Q: What is the difference between Part 61 and Part 141?

A: Part 61 and Part 141 have the same written, oral and practical test standards. The difference is that Part 61 allows greater flexibility in training wheras Part 141 must strictly adhere to the FAA approved training plan. Because of this inflexibility, Part 141 schools tend have the least experienced instructors. It is common for students to be instructing students. Part 61 allows greater flexibility to tailor the program to your needs, allowing your instructor to use their judgement regarding your training.

Q: Is Part 141 better than Part 61?

A: No! Part 61 and Part 141 training quality depend on who is training you, their skill and experience level. A good instructor training you under Part 61 can easily exceed Part 141 standards and quality while providing you with instruction individually tailored to meet your needs and schedule. Additionally, Part 61 students have more real life experience which is invaluable to proficiency and safety. As any airline or corporate flight department will tell you, there is no substitute for experience! It is not uncommon for Part 141 instructors to have less than 300 hours total time and only 10 hours solo time, and few hours actually training students!

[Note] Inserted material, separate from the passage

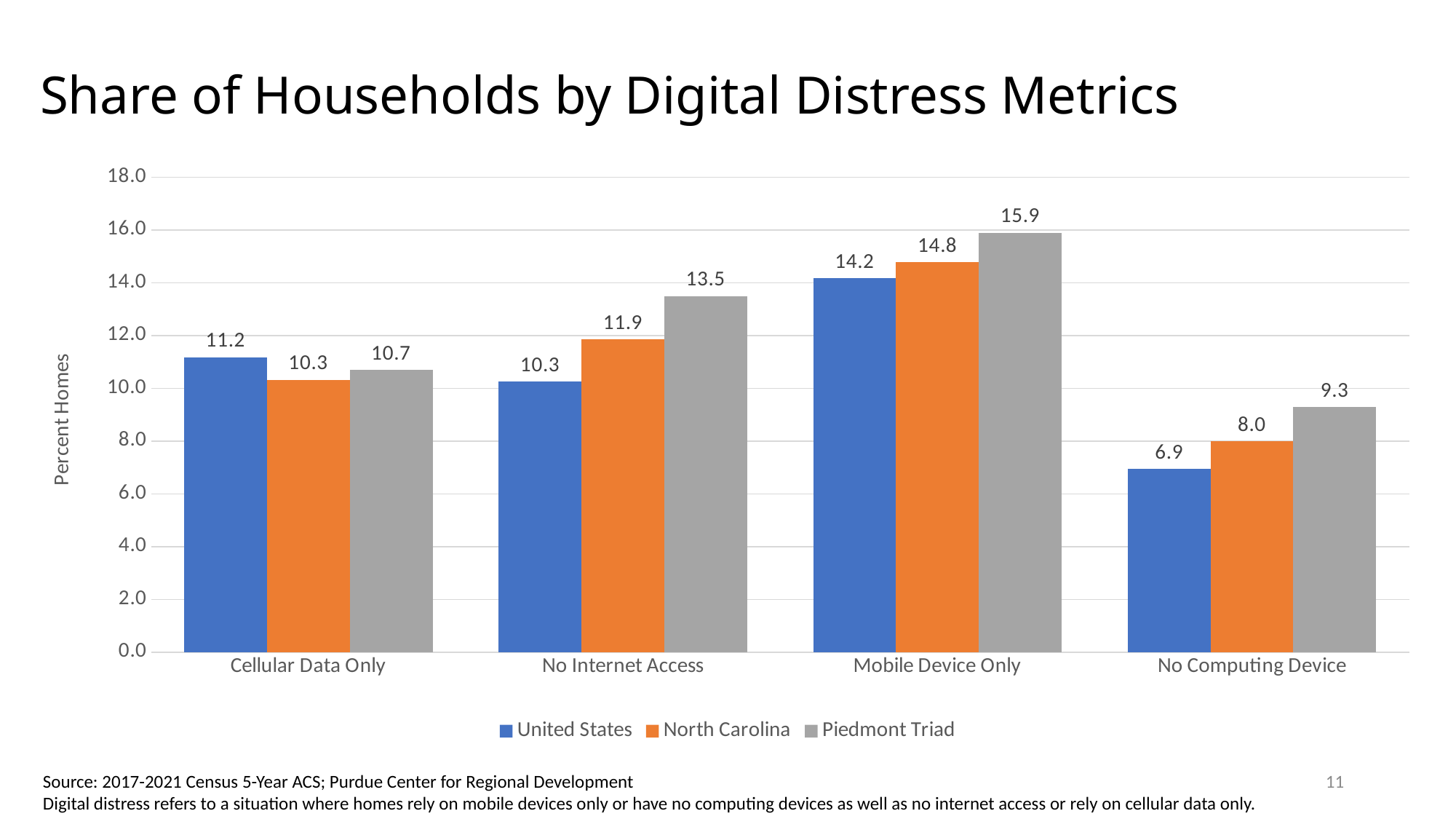
Which category has the highest value for Piedmont Triad? Mobile Device Only How many categories are shown on the x axis? 4 How many series does the legend list? 3 What is the label of the y axis? Percent Homes What is the value for North Carolina in the No Internet Access category? 11.9 What is the difference between the Piedmont Triad and United States values in the No Internet Access category? 3.2 In the Cellular Data Only category, which is larger: United States or Piedmont Triad? United States Is the value for North Carolina in the Mobile Device Only category greater or less than 14.0? greater Which category has the lowest value for North Carolina? No Computing Device What kind of chart is shown on the slide? Bar chart What is the value for Piedmont Triad in the Mobile Device Only category? 15.9 What is the value for United States in the No Computing Device category? 6.9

Q: Why is part 141 so expensive?

A: Marketing! Part 141 training requires additional paper work, office space, and equipment inspections from the FAA in addition to the already stringent Part 61 requirements. (All of our aircraft are inspected and maintained by FAA certified mechanics.) These paperwork and inspections are not difficult to obtain and do not seem to improve safety statistically, but do require significant additional beauracracy and paper work and overhead. Part 141 operations invariably feel justification in charging a great deal more for training and equipment even though, as mentioned above, at the end of the day, the FAA written and flight tests are exactly the same! In fact, the FAA pilot certificates make no mention of the type of trianing received.

Q: I have been training at a part 141 school, but I don't feel like I am viewed as a customer. Why is that?

A: Because you are viewed as a revenue stream rather than a customer. Our philosophy is that if you treat customers the way you would like to be treated, you will have more customers in the long run. Some flight training providers are only interested in getting you in the door and taking your money.